Levanta el motivo de una fotografía y muerde todo lo demás.

Suelta una fotografía sobre la plancha y el motivo queda levantado en cuanto se posa. Corrige con el pincel lo que el levantado haya errado y escribe un recorte a resolución completa: tus fotografías se leen del disco, se trabajan en memoria y se escriben donde tú digas.
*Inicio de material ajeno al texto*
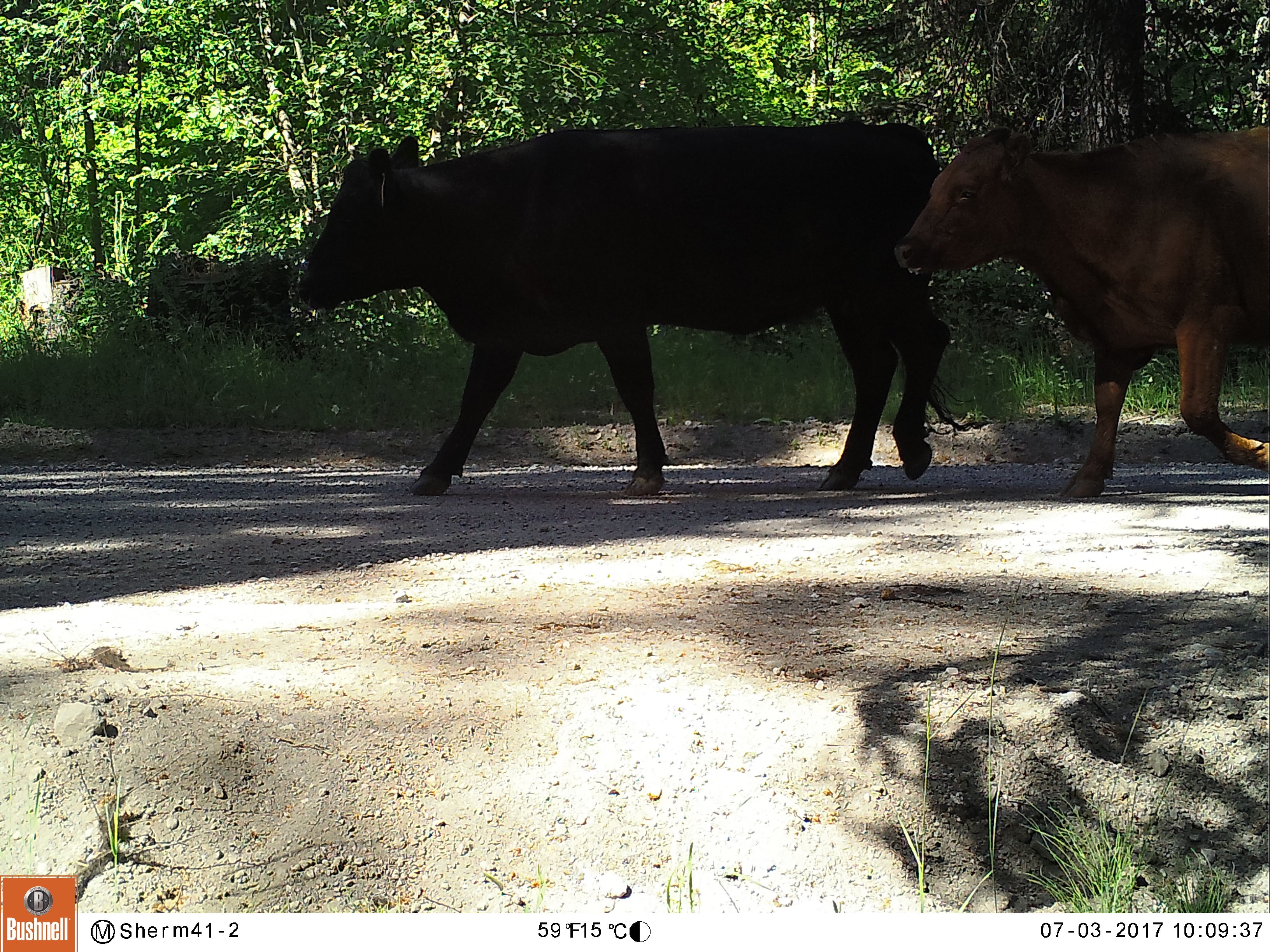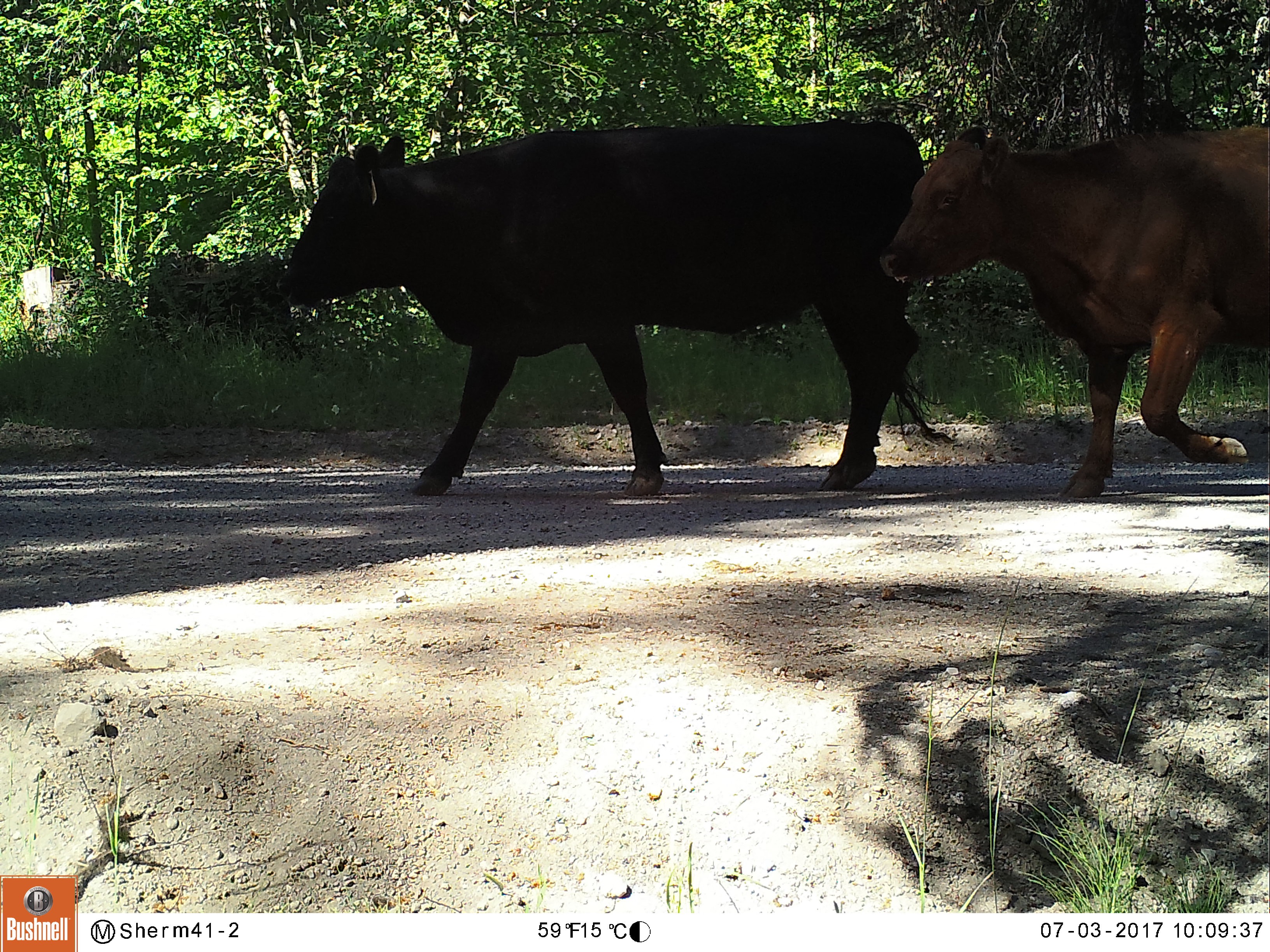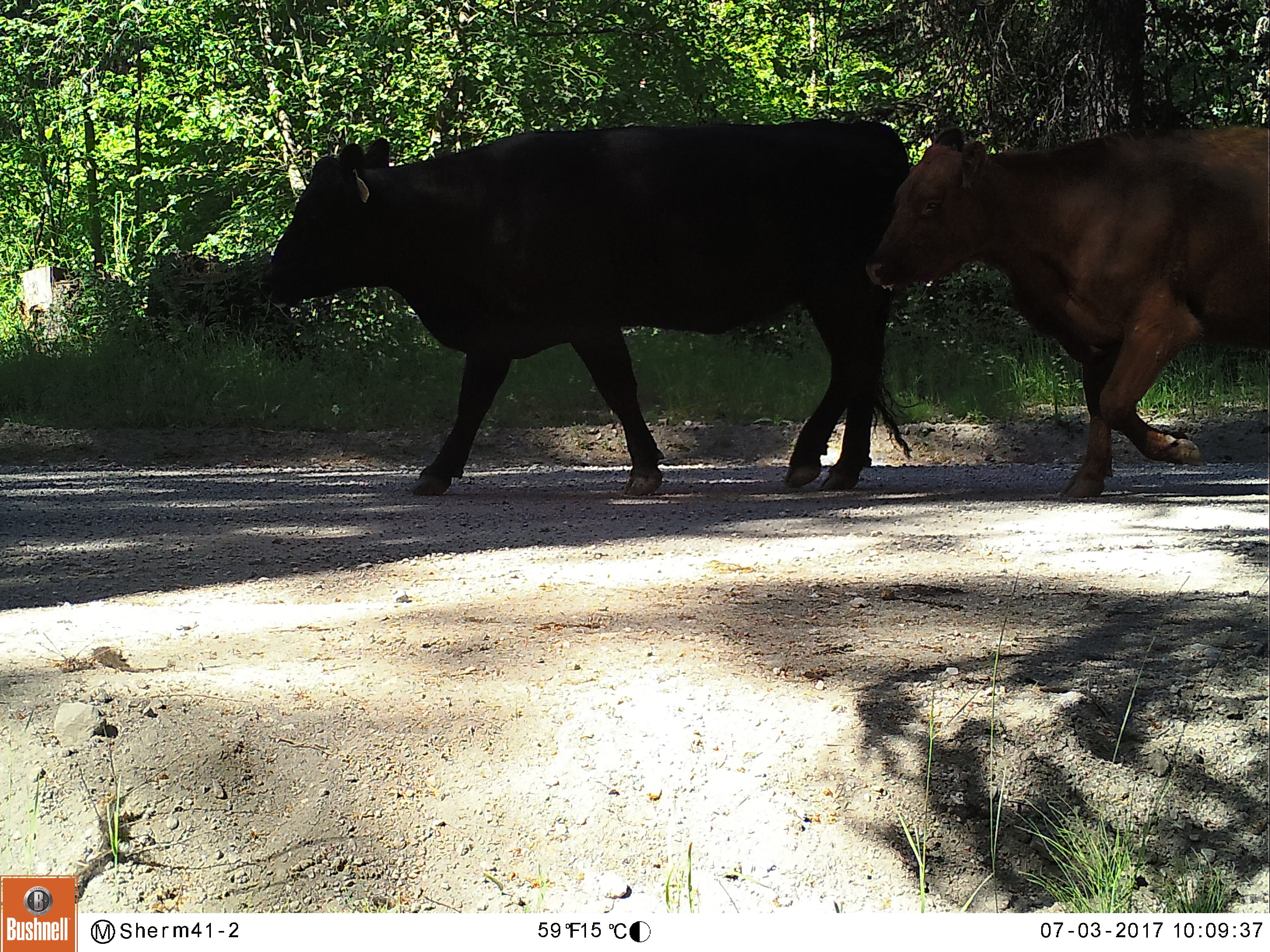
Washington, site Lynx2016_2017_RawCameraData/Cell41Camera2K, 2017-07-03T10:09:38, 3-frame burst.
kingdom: Animalia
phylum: Chordata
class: Mammalia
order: Artiodactyla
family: Bovidae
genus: Bos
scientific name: Bos taurus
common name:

Próximamente en la Mac App Store
Lote n.º 0603 macOS Veneno
Lo que hace la dosis

Cómo muerde el fondo

I.

Una sola pasada, en esta máquina

El motivo se separa una vez, cuando la imagen se posa, con la segmentación integrada en macOS. Todo lo que viene después —fondo, borde, pincel— es inmediato, porque a nada se le pide que vuelva a pensar.

II.

La corrección es tuya

Donde el levantado se equivoca, tú lo pintas bien: añade o quita con el pincel, conserva o descarta cada motivo encontrado, afina el borde. Una fotografía con varios motivos te los ofrece por separado en lugar de adivinar a cuál te referías.

III.

Una carpeta entera, y aun así revisada

Una carpeta completa puede pasar de una vez, sin escribirse junto a nada ni sobre nada. Un archivo ilegible nunca detiene la tanda, y los resultados menos concluyentes lo dicen: así compruebas cuatro en vez de auditar cuarenta.

En el mostrador

Mordant en funcionamiento

La plancha, con el motivo levantado al llegar
Captura de muestra
La plancha, con el motivo levantado al llegar
Mal y remedio

Antes de la dosis, después de la dosis

El mal
  • Una hora con la pluma, y el pelo sigue pareciendo recortado
  • Una fotografía de 48 megapíxeles devuelta a tamaño web, con una marca encima
  • Un JPEG aplanado en silencio sobre negro donde antes estaba el fondo
La cura
  • Una sola pasada, y luego el pincel para lo que se le haya escapado
  • Resolución completa, sin marca de agua y con el espacio de color original conservado
  • Transparencia donde el formato la admite, y un relleno elegido por ti donde no
Modo de empleo

Preguntas frecuentes

¿Qué tal es el recorte?

Bueno, y no perfecto: la app se ha construido partiendo de ese supuesto, no a su alrededor. El pelo fino, el cristal, el movimiento borroso y un motivo que apenas se separa de lo que tiene detrás son casos difíciles, y hay fotografías que no tienen ningún motivo claro. Por eso el pincel está en todas las versiones, por eso existen los controles de borde y por eso una pasada por carpeta marca los resultados que merecen una segunda mirada en lugar de presentarlos todos como terminados. Eres tú quien decide que un recorte está hecho.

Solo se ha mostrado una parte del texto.